How do complex tissues of multicellular organisms develop in a precise and reproducible manner from initially indistinguishable cells?
In most tissues signals – termed morphogens – act as positional cues to control cell fate specification by regulating the transcriptional programme of responding cells.
How do cells receive and interpret these signals? How do these signals regulate gene expression and how is the growth, patterning and morphological elaboration of the spinal cord coordinated? What is the underlying logic of the mechanisms and how does this explain the spatial and temporal dynamics of pattern formation?
To address these questions, we are taking an interdisciplinary approach involving biologists, physicists and computer scientists.
Our focus is on the signalling mechanisms and transcriptional programme that pattern the neural tube.
In ventral regions of the caudal neural tube, the secreted molecule Sonic Hedgehog (Shh) forms an extracellular gradient that governs pattern formation and tissue growth. It does this by regulating the expression of a set of genes, notably transcription factors, which control the identity and proliferation of neural progenitors.

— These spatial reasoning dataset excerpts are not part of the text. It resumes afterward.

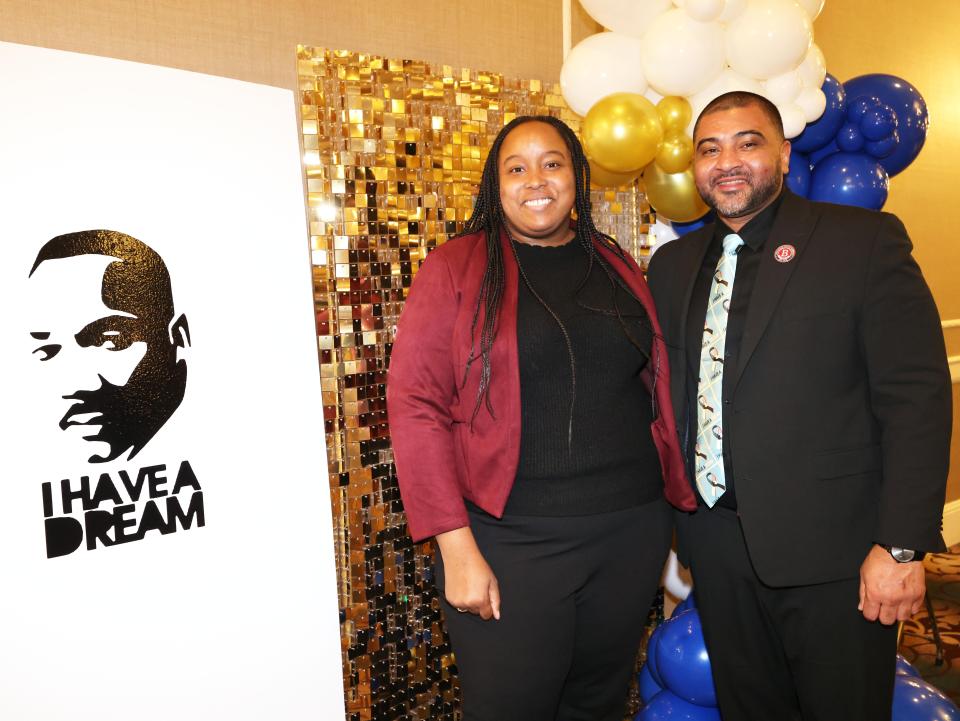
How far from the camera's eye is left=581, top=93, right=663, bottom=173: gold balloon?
1.92m

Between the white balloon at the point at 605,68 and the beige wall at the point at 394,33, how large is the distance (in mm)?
365

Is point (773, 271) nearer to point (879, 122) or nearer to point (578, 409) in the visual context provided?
point (578, 409)

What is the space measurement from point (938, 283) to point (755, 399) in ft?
10.5

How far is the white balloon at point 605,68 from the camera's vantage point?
208cm

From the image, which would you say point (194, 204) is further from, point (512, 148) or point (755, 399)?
point (755, 399)

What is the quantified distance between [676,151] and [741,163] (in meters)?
0.42

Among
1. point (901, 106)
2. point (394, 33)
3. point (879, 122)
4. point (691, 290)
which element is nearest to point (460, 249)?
point (691, 290)

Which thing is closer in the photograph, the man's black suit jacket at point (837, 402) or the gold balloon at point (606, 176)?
the man's black suit jacket at point (837, 402)

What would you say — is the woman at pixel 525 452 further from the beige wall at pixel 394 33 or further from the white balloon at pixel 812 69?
A: the white balloon at pixel 812 69

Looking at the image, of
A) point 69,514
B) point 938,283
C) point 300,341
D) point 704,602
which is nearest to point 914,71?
point 938,283

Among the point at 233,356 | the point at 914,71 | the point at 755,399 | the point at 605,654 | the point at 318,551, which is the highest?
the point at 914,71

Using a range of molecular, imaging and modelling approaches that combine single cell resolution dynamic assays of morphogen signalling, cell fate specification, gene regulation and growth we are examining how the gradient of Shh signalling is perceived and interpreted by cells to control gene expression and cell behaviour.
We are developing novel computational tools and dynamical systems models to obtain a comprehensive view of neural tube development and to analyse the interdependence between different aspects of pattern formation.
For our experimental studies we use a range models including mouse and chick embryos and mouse and human embryonic stem cells.